Perhaps the most dreadful part of all was the life zapping job of ironing! A hissing, clunky kerosene iron spewed flames and extreme heat had to be pumped with air periodically. Here she toiled and sweat, pulling and pushing, pulling and pushing, back and forth to smooth out the clothes. She tolerating the antiquated ways of ironing while neighbors, friends and even her own sister Sylvia enjoyed electric wash machines and irons. I’m still haunts at times when in my mind’s eye, I see her standing at the ironing board, pushing and pulling toiling through the heat and cold, babies crying, diapers to change house to clean and a hungry family to feed! Her tear drops wetting the clothes, knowing there was no end in sight week after week of the same.
Life got better for mom after a maid moved in to help mom. She lived right in with us and walked back to her home on the weekends. The maid, Mary Yoder had a reputation of an being a stout hard worker. We soon understood why. She was up early before dawn often in the gardens pulling weeds, making breakfast, picking strawberries, or blicking peas before anyone else was even out of bed. She was a jovial, fun character. I enjoyed teasing and needling her. Mary had a peculiar way of emphasizing things she thought to be right or true with an emphatic “yes sir” except, she couldn’t say it like most of us can. It always came out as “Yetts Sur”
Later, another house maid, Miriam Wagler worked at our house one or two days a week. Her pay was $2.50 per day, later went to $3.00 per day. Her job was to iron our clothes, sometimes it was all day job. Miriam says mom was particular in how she wanted things to be done, in ironing, folding clothes, making beds. She was a tremendous help for mom.
We received a weekly magazine called the Young Companion that came in the mail on Wednesday afternoons.

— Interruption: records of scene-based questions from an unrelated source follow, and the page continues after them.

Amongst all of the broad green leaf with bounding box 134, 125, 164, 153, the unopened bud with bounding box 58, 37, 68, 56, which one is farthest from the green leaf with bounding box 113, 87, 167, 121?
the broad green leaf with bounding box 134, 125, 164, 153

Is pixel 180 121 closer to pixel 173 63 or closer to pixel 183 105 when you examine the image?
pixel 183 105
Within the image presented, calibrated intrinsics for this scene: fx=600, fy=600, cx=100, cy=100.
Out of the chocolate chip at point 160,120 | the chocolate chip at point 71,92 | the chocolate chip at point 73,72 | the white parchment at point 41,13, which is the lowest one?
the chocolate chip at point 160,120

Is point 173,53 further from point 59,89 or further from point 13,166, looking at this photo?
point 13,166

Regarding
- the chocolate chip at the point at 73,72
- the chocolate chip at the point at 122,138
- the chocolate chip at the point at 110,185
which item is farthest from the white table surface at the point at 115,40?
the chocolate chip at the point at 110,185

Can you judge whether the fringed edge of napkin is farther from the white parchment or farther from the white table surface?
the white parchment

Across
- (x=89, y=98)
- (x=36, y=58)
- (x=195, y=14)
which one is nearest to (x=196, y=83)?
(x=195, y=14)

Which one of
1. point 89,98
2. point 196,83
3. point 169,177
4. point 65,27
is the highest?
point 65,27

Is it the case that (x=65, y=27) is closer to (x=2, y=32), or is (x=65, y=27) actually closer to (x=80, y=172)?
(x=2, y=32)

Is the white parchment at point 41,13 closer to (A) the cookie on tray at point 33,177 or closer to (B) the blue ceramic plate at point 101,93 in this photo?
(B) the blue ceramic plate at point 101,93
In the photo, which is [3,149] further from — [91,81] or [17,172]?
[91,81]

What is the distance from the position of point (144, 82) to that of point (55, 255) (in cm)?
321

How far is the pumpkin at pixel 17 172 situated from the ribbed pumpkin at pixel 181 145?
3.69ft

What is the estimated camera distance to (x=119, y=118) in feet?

I’d sit on the stone wall next to the the mailbox waiting, waiting for the little mailman and the magazine to arrive, “it’s here, it’s here mom.” She dropped everything to read a weekly continued story. Week after week we read the entire book titled, For One Moment by Christmas Carol Kaufman.
It was a true heartbreaking story of two German brothers, Herbert and Willie caught up in the horrors of the 2nd world war. At times mom’s emotions would overwhelm her and us children gathered around the table leaning in for every word. At times she was simply unable to continue reading the story, and so we all wept around the table. The value of reading to children is unquestionable as I reflect on this book, this story and able to recall the two brothers, their names and details boys in the story, 60 years later.
Mom had a soft loving heart for her children and anyone she met. Especially to those marginalized and often cast away from society as losers, poor, the ridiculed. The fringe people that didn’t quite fit in knew they had a friend in mom! She was there for them, with kindness offering hope to many desperate souls on the margins trying to to find their way.
Most of life, tho she was troubled with low self-esteem, feeling unworthy, not good enough. Now looking back, the trauma of being an adopted child and the manner in which she found out that her parents were not her birth parents, left deep emotional scars and weighed heavy on her.
I suppose there is a difference between being a good person, and being a good parent, but she ably demonstrated both. Generous, sometimes to a fault, unable to even conceive of doing wrong. That was mom!
Thanks Mom…you demonstrated a simple, sincere love, the kind that springs from deep within, and never runs dry!